**Задание:**
В каком аэропорту, согласно фрагменту текста, спецназ готовился арестовать Михаила Ходорковского?

**Фрагмент текста:**
------------------------

И уж тем более мало кто из куривших тогда с белорусскими милиционерами в тамбуре мог знать, что через девять лет оппозиционеры поедут в «Лефортово» за сотрудничество с грузинским империализмом, а Путин все же станет в определенном смысле так же крут, как и Лукашенко. И эта крутость конвертируется в долгие тюремные ночи, в том числе и для них — для куривших в тамбуре.

Когда мы пересекли границу, бравые бойцы высадились. Россия встретила нас двумя мятыми ментами, которые, зайдя в вагон, тут же легли спать. Мы, нацболы, были неинтересны российскому государству в то ранее утро 25 октября 2003 года. Российское государство готовилось к другой спецоперации: спецназ мерз в новосибирском аэропорту Толмачево, готовясь арестовать Михаила Ходорковского.

По приезду среди бурного праздника в штабе НБП на Фрунзенской один из нацболов, залезших в Интернет, грустно хмыкнул: «Ходорковского арестовали». В то время мы уже достаточно сильно не любили условных «ментов», чтобы радоваться их успехам, но и никакой холодок в душу не закрался. Ну арестовали. Ну да.

Проницательный Олег Кашин в тот день разразился постом в «ЖЖ» об аресте Ходорковского. Суть поста сводилась к тому, что любая сила, являющаяся альтернативной фашистскому государству, есть благо для свободного человека, так как самим фактом своего существования она сдерживает это государство, отвлекает его громящий огонь на себя. Защищает нас, чтобы мы могли просто быть.

Но в ту эпоху «ЖЖ» был экзотикой, а самого Кашина нацболы еще не знали и за его высказываниями не следили — знакомство с этим сотрудником ИД «Коммерсант» произошло несколькими месяцами позже и в условиях уже немного иной политической реальности.

Лично мне, партийному юнцу, открыл глаза на значимость ареста Ходорковского Эдуард Лимонов. Тот самый, который сейчас пишет про «буржуазных лидеров» и про «отнять и поделить». Вечером того же, 25-го числа мы с группой руководителей НБП сидели у Лимонова на кухне в его съемной квартире в каком-то из Сыромятнических переулков. Обсуждали нашу акцию, грядущие партийные дела, назначали меня замом комиссара московского отделения НБП.

------------------------

**Материал:**
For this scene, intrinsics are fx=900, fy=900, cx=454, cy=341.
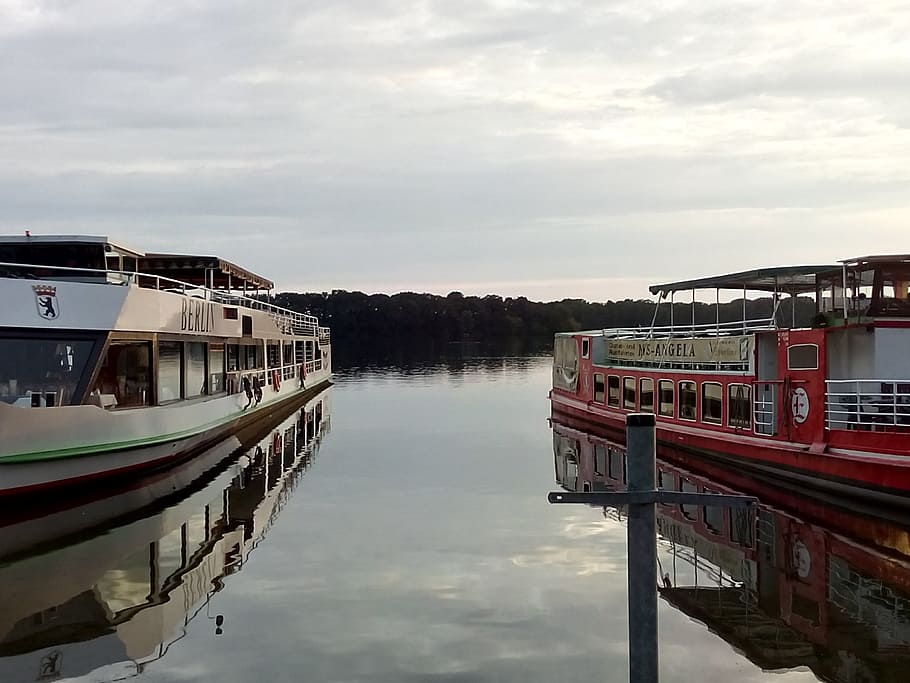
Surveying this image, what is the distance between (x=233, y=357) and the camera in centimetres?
3316

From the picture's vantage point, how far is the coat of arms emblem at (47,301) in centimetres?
1715

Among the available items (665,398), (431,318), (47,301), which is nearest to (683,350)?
(665,398)

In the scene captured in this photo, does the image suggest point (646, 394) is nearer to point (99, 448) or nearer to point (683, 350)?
point (683, 350)

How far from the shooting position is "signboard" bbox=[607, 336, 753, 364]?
2273cm

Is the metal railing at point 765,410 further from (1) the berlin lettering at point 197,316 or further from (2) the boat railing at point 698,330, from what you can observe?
(1) the berlin lettering at point 197,316

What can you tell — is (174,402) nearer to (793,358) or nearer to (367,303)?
(793,358)

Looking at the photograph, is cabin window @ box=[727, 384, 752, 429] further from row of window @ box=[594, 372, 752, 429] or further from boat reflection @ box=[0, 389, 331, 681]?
boat reflection @ box=[0, 389, 331, 681]

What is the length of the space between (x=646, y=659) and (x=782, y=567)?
954 centimetres

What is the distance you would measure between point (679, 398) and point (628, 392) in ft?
14.0

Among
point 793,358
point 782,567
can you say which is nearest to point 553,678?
point 782,567

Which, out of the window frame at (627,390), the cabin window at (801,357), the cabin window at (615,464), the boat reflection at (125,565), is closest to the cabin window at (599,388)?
the window frame at (627,390)

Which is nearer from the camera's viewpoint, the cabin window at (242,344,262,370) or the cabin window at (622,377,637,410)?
the cabin window at (622,377,637,410)

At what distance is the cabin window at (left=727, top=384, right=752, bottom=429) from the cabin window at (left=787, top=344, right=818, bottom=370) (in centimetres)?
134

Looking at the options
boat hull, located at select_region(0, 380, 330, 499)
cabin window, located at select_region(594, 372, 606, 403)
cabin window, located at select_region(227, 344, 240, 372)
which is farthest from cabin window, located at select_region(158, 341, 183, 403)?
cabin window, located at select_region(594, 372, 606, 403)
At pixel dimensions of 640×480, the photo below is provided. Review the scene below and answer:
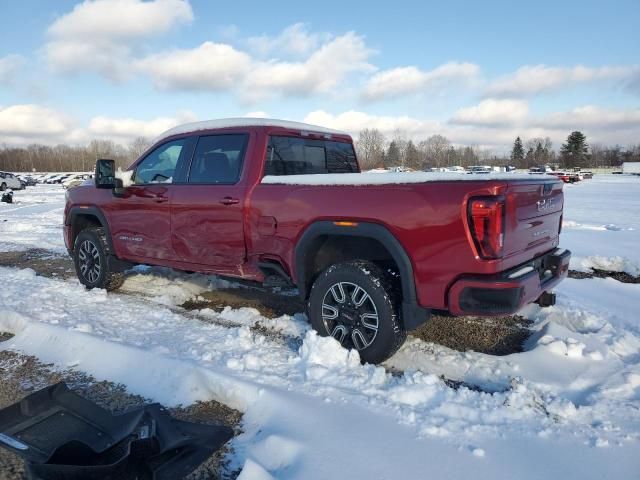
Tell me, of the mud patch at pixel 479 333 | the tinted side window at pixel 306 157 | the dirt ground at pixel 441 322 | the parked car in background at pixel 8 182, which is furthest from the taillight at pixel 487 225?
the parked car in background at pixel 8 182

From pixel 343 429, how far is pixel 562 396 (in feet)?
4.84

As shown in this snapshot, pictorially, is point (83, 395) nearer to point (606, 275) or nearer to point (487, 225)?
point (487, 225)

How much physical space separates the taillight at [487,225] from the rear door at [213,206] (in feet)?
6.73

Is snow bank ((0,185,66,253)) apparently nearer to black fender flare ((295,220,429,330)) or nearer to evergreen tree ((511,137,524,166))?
black fender flare ((295,220,429,330))

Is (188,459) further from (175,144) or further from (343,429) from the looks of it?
(175,144)

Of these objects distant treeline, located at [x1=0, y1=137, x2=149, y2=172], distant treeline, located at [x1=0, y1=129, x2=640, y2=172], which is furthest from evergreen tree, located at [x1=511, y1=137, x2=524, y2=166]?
distant treeline, located at [x1=0, y1=137, x2=149, y2=172]

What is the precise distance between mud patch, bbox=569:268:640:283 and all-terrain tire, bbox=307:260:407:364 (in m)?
3.91

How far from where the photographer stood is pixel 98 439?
2639 millimetres

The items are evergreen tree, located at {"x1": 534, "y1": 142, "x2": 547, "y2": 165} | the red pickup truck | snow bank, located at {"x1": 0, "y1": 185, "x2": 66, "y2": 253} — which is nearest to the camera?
the red pickup truck

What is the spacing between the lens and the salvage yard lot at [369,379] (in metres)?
2.41

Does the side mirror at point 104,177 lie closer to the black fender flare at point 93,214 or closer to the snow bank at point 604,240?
the black fender flare at point 93,214

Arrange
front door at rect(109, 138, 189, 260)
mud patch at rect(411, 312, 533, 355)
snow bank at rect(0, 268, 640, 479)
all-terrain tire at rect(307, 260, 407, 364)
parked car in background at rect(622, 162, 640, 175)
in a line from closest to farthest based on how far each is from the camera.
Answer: snow bank at rect(0, 268, 640, 479)
all-terrain tire at rect(307, 260, 407, 364)
mud patch at rect(411, 312, 533, 355)
front door at rect(109, 138, 189, 260)
parked car in background at rect(622, 162, 640, 175)

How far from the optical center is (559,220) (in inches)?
165

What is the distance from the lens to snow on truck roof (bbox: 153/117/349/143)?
4523 millimetres
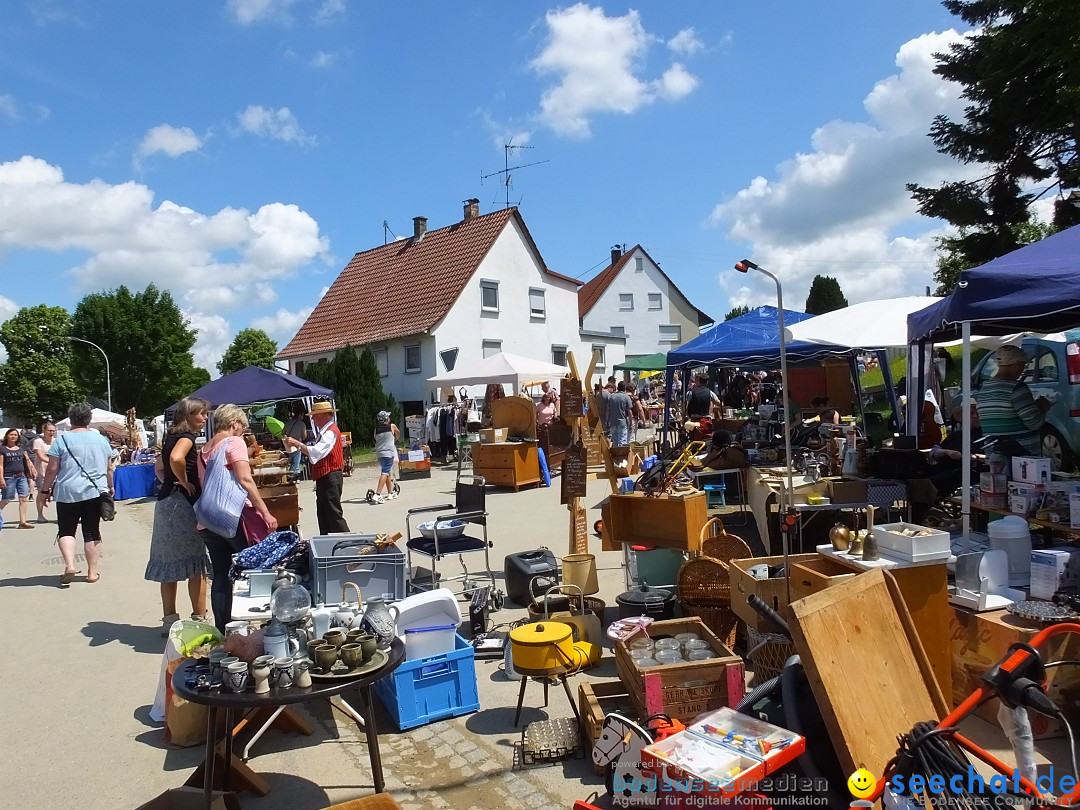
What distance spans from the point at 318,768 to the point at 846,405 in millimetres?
17941

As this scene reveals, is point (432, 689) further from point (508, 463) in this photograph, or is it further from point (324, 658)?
point (508, 463)

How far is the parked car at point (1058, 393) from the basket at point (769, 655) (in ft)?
9.43

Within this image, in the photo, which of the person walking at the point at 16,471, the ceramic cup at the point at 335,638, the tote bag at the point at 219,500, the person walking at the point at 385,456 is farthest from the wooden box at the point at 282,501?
the person walking at the point at 16,471

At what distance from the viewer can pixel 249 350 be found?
66938 millimetres

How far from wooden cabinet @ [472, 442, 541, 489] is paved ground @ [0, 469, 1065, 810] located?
7.49 metres

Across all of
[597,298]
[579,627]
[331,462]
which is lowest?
[579,627]

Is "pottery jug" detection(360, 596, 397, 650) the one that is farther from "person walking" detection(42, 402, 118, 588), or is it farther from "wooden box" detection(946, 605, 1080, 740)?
"person walking" detection(42, 402, 118, 588)

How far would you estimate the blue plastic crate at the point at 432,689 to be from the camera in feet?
14.5

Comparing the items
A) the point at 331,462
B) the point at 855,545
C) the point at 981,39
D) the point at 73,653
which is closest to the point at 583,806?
the point at 855,545

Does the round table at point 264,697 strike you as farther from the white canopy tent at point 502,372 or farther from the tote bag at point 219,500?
the white canopy tent at point 502,372

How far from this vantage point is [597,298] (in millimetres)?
43562

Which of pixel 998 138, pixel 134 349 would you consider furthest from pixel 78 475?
pixel 134 349

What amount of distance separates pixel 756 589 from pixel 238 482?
12.3ft

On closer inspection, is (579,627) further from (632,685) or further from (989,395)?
(989,395)
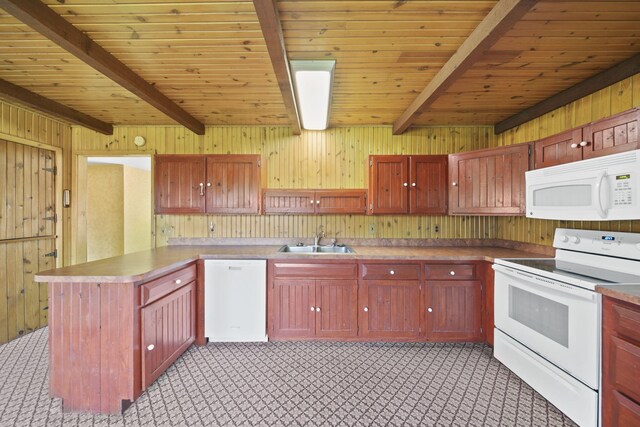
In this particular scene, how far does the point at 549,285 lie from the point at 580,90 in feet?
5.92

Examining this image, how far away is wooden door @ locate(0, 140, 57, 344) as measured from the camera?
2678 millimetres

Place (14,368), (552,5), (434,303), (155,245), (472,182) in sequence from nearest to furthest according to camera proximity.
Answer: (552,5), (14,368), (434,303), (472,182), (155,245)

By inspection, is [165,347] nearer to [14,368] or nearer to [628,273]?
[14,368]

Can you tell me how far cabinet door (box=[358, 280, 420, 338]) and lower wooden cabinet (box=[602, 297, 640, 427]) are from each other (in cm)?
134

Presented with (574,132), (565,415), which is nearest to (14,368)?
(565,415)

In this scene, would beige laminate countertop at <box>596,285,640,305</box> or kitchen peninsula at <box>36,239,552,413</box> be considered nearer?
beige laminate countertop at <box>596,285,640,305</box>

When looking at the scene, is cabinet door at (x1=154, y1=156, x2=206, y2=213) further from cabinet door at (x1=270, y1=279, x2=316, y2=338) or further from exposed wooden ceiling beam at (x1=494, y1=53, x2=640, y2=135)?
exposed wooden ceiling beam at (x1=494, y1=53, x2=640, y2=135)

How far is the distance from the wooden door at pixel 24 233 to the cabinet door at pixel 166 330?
1920mm

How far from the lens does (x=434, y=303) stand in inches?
104

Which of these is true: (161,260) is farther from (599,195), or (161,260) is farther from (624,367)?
(599,195)

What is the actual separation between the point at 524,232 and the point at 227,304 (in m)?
3.34

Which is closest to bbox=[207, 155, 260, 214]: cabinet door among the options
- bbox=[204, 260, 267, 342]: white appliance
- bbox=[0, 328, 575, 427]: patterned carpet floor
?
bbox=[204, 260, 267, 342]: white appliance

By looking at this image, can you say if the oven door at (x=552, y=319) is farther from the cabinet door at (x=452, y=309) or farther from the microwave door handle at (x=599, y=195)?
the microwave door handle at (x=599, y=195)

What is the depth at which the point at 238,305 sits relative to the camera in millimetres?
2680
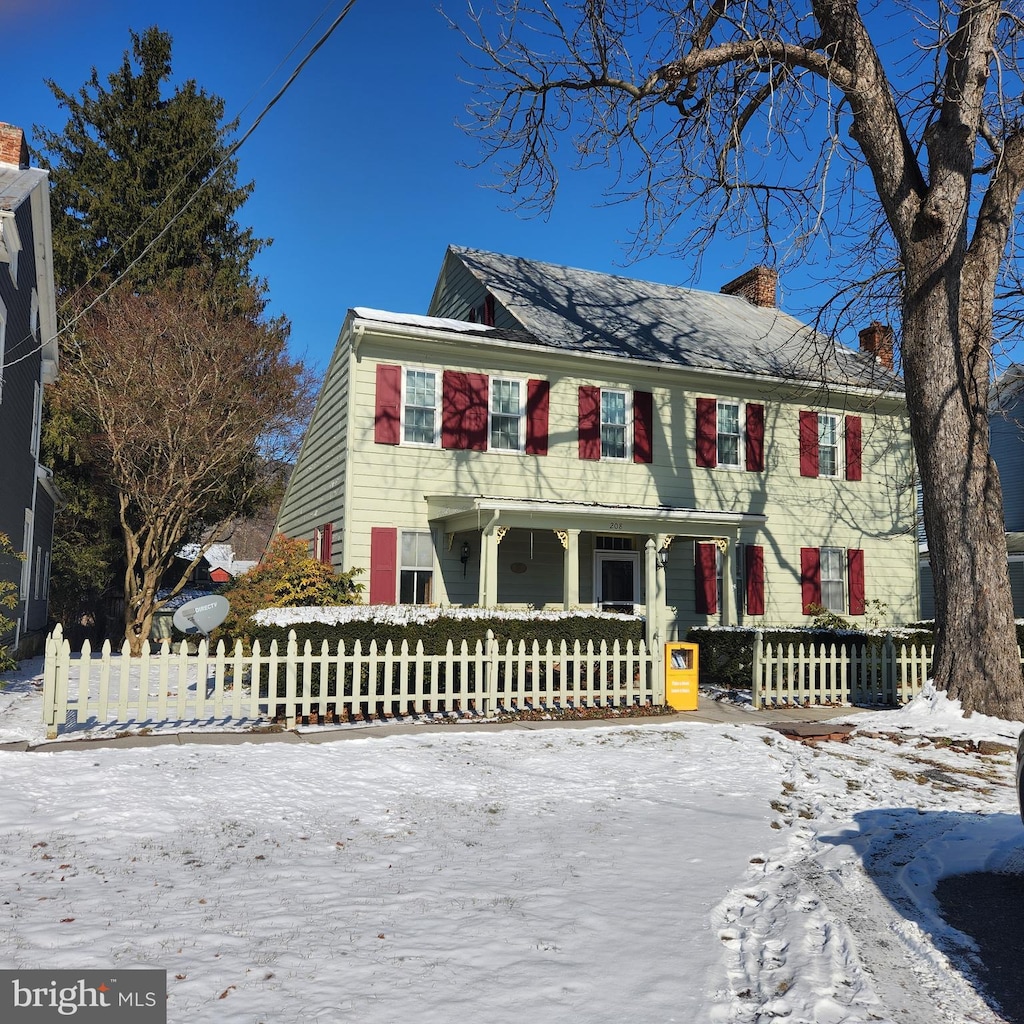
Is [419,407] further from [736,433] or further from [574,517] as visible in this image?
[736,433]

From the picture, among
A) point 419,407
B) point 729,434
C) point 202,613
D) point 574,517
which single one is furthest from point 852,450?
point 202,613

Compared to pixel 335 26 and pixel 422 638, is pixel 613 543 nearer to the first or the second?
pixel 422 638

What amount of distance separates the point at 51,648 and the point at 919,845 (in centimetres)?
812

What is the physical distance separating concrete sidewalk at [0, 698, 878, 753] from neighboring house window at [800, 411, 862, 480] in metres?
7.97

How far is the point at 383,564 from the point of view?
15.2 m

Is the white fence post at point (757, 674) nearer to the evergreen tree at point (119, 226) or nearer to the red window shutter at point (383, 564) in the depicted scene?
the red window shutter at point (383, 564)

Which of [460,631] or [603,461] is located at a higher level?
[603,461]

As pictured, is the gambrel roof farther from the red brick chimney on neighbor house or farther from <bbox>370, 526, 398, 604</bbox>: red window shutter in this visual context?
<bbox>370, 526, 398, 604</bbox>: red window shutter

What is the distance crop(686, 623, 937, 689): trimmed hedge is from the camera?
1367 cm

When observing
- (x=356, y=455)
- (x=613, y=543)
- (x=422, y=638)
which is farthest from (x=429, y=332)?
(x=422, y=638)

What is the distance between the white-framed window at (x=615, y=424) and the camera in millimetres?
17328

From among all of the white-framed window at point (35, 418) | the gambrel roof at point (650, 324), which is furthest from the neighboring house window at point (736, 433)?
the white-framed window at point (35, 418)

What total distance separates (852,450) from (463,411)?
31.7 feet

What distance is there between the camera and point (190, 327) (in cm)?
2159
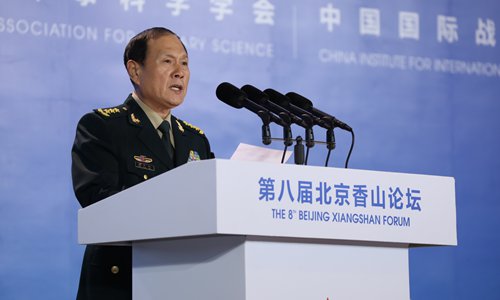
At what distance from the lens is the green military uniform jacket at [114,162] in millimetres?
2387

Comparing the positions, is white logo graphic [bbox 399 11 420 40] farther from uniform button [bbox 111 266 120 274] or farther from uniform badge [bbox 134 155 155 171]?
uniform button [bbox 111 266 120 274]

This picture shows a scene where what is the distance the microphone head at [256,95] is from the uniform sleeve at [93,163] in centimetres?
43

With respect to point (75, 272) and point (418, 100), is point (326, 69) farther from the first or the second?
point (75, 272)

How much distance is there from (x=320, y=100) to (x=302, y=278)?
2.51m

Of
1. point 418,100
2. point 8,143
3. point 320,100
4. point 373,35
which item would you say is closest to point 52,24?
point 8,143

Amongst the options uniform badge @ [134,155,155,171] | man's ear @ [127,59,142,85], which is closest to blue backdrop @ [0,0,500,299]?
man's ear @ [127,59,142,85]

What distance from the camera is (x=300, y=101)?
2506 millimetres

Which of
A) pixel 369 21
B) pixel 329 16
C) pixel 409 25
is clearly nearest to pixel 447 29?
pixel 409 25

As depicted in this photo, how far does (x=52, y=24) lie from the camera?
3.85m

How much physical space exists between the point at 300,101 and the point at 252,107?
201 mm

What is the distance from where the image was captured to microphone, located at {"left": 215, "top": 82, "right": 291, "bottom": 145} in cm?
227

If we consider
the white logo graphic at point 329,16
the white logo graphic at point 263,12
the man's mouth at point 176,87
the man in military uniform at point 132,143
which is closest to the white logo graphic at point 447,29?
the white logo graphic at point 329,16

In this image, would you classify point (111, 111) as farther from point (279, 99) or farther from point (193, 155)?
point (279, 99)

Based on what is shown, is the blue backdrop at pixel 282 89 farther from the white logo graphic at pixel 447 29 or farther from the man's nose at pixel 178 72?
the man's nose at pixel 178 72
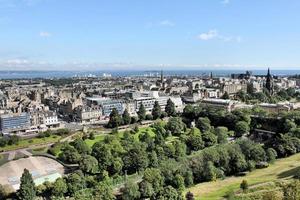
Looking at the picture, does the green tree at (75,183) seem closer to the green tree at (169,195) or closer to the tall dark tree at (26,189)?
the tall dark tree at (26,189)

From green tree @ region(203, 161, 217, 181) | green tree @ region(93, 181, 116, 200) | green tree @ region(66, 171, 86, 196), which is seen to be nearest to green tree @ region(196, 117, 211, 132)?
green tree @ region(203, 161, 217, 181)

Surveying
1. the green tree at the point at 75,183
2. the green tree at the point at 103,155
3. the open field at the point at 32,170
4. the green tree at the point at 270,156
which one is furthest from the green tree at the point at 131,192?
the green tree at the point at 270,156

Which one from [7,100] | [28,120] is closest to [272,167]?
[28,120]

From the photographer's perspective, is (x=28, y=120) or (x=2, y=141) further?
(x=28, y=120)

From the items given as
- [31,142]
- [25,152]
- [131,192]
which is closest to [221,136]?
[131,192]

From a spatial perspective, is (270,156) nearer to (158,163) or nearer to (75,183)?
(158,163)

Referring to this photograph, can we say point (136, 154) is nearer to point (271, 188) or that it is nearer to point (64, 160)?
point (64, 160)

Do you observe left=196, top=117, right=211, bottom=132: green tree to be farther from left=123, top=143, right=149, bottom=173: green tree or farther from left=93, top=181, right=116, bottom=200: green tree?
left=93, top=181, right=116, bottom=200: green tree
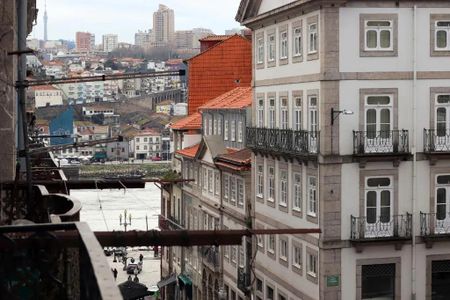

------------------------

**Ожидаемый ответ:**
В новосибирском аэропорту Толмачево.